Given data:
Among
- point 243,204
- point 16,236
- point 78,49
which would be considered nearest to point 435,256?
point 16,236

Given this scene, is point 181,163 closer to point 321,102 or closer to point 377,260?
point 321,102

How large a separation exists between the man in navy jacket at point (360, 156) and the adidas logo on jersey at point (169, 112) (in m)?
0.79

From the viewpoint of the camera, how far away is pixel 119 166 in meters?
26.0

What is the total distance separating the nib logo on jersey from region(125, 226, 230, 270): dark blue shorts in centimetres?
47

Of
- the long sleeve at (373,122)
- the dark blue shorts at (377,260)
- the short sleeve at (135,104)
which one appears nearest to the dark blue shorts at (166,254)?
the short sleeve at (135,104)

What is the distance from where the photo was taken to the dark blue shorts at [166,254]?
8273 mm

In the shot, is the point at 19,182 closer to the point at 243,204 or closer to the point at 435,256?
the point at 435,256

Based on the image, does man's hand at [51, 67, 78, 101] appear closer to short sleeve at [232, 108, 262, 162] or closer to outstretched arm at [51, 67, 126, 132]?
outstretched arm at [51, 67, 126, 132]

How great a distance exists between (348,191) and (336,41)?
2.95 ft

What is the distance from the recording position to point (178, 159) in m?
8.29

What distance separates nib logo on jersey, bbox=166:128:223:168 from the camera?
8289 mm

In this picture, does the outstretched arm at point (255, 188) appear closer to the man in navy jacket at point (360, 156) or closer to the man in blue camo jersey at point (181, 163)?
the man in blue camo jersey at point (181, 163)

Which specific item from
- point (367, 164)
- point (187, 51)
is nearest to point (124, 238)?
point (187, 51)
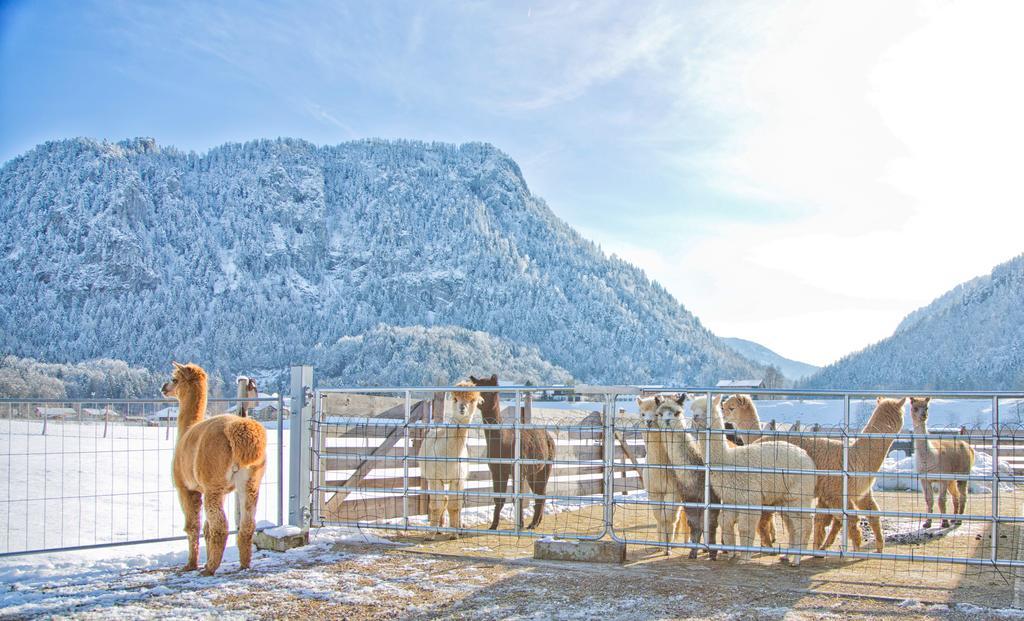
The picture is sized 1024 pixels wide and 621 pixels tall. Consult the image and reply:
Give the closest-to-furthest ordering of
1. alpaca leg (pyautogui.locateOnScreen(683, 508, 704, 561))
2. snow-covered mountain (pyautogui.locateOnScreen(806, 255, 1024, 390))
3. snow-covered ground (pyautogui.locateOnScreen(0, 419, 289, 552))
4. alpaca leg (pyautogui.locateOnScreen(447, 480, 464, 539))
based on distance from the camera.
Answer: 1. alpaca leg (pyautogui.locateOnScreen(683, 508, 704, 561))
2. alpaca leg (pyautogui.locateOnScreen(447, 480, 464, 539))
3. snow-covered ground (pyautogui.locateOnScreen(0, 419, 289, 552))
4. snow-covered mountain (pyautogui.locateOnScreen(806, 255, 1024, 390))

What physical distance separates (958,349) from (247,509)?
415 ft

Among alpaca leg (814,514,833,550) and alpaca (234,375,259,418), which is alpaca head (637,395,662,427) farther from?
alpaca (234,375,259,418)

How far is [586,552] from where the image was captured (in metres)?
6.32

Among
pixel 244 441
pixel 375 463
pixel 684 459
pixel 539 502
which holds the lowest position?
pixel 539 502

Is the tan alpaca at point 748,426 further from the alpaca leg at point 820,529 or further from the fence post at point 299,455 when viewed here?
the fence post at point 299,455

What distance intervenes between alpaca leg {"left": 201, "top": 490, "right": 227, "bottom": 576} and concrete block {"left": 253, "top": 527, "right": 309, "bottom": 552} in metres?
0.99

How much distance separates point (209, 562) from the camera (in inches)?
224

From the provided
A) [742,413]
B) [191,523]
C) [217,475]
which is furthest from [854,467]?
[191,523]

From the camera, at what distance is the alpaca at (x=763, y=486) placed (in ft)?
20.7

Exercise prompt: Copy out all of the entries above word for word, leaving out the pictures.

Solution for this exercise:
Among
- point 243,204
- point 16,236
- point 78,49
which would be considered nearest to point 435,256?
point 16,236

Given this scene, is point 181,163 closer to point 321,102 or closer to point 377,260?
point 321,102

How large a separation exists between the man in navy jacket at point (360, 156) and the adidas logo on jersey at point (169, 112) (in m)?
0.79

From the viewpoint of the camera, how far away is pixel 119 166 in meters?
26.0

What is the total distance separating the nib logo on jersey from region(125, 226, 230, 270): dark blue shorts in centimetres?
47

Of
- the long sleeve at (373,122)
- the dark blue shorts at (377,260)
- the short sleeve at (135,104)
which one appears nearest to the dark blue shorts at (166,254)?
the short sleeve at (135,104)

What is the distance from where the photo was taken to the dark blue shorts at [166,254]?
8273 mm

In the shot, is the point at 19,182 closer to the point at 243,204 or closer to the point at 435,256?
the point at 435,256

Based on the image, does man's hand at [51, 67, 78, 101] appear closer to short sleeve at [232, 108, 262, 162] or closer to outstretched arm at [51, 67, 126, 132]?
outstretched arm at [51, 67, 126, 132]

How great a distance exists between (348,191) and (336,41)?
2.95 ft

What is the distance from the recording position to point (178, 159) in m?
8.29

What distance separates nib logo on jersey, bbox=166:128:223:168 from the camera?
8289 mm

In this picture, does the outstretched arm at point (255, 188) appear closer to the man in navy jacket at point (360, 156) or closer to the man in blue camo jersey at point (181, 163)?
the man in blue camo jersey at point (181, 163)

Which specific item from
- point (367, 164)
- point (187, 51)
is nearest to point (124, 238)?
point (187, 51)
The picture is sized 1024 pixels wide and 621 pixels tall. Consult the image and reply:
Give the closest-to-furthest ordering of
1. alpaca leg (pyautogui.locateOnScreen(683, 508, 704, 561))
2. snow-covered mountain (pyautogui.locateOnScreen(806, 255, 1024, 390))
3. snow-covered ground (pyautogui.locateOnScreen(0, 419, 289, 552))
4. alpaca leg (pyautogui.locateOnScreen(447, 480, 464, 539))
based on distance from the camera.
Answer: 1. alpaca leg (pyautogui.locateOnScreen(683, 508, 704, 561))
2. alpaca leg (pyautogui.locateOnScreen(447, 480, 464, 539))
3. snow-covered ground (pyautogui.locateOnScreen(0, 419, 289, 552))
4. snow-covered mountain (pyautogui.locateOnScreen(806, 255, 1024, 390))

What physical distance separates (958,349) from (247,509)?
415 ft

Among alpaca leg (814,514,833,550) and alpaca (234,375,259,418), which is alpaca head (637,395,662,427) farther from?
alpaca (234,375,259,418)

How far is [586,552] from where the image was captured (in metres)?
6.32

Among
pixel 244 441
pixel 375 463
pixel 684 459
pixel 539 502
which holds the lowest position?
pixel 539 502

Is the tan alpaca at point 748,426 further from the alpaca leg at point 820,529 or further from the fence post at point 299,455 when viewed here?
the fence post at point 299,455

What distance intervenes between alpaca leg {"left": 201, "top": 490, "right": 227, "bottom": 576} and concrete block {"left": 253, "top": 527, "right": 309, "bottom": 552} in metres?
0.99

How much distance separates point (209, 562) from the camera (in inches)?
224

From the provided
A) [742,413]
B) [191,523]
C) [217,475]
which is furthest from [854,467]?
[191,523]

From the camera, at what distance is the alpaca at (x=763, y=486) placed (in ft)?
20.7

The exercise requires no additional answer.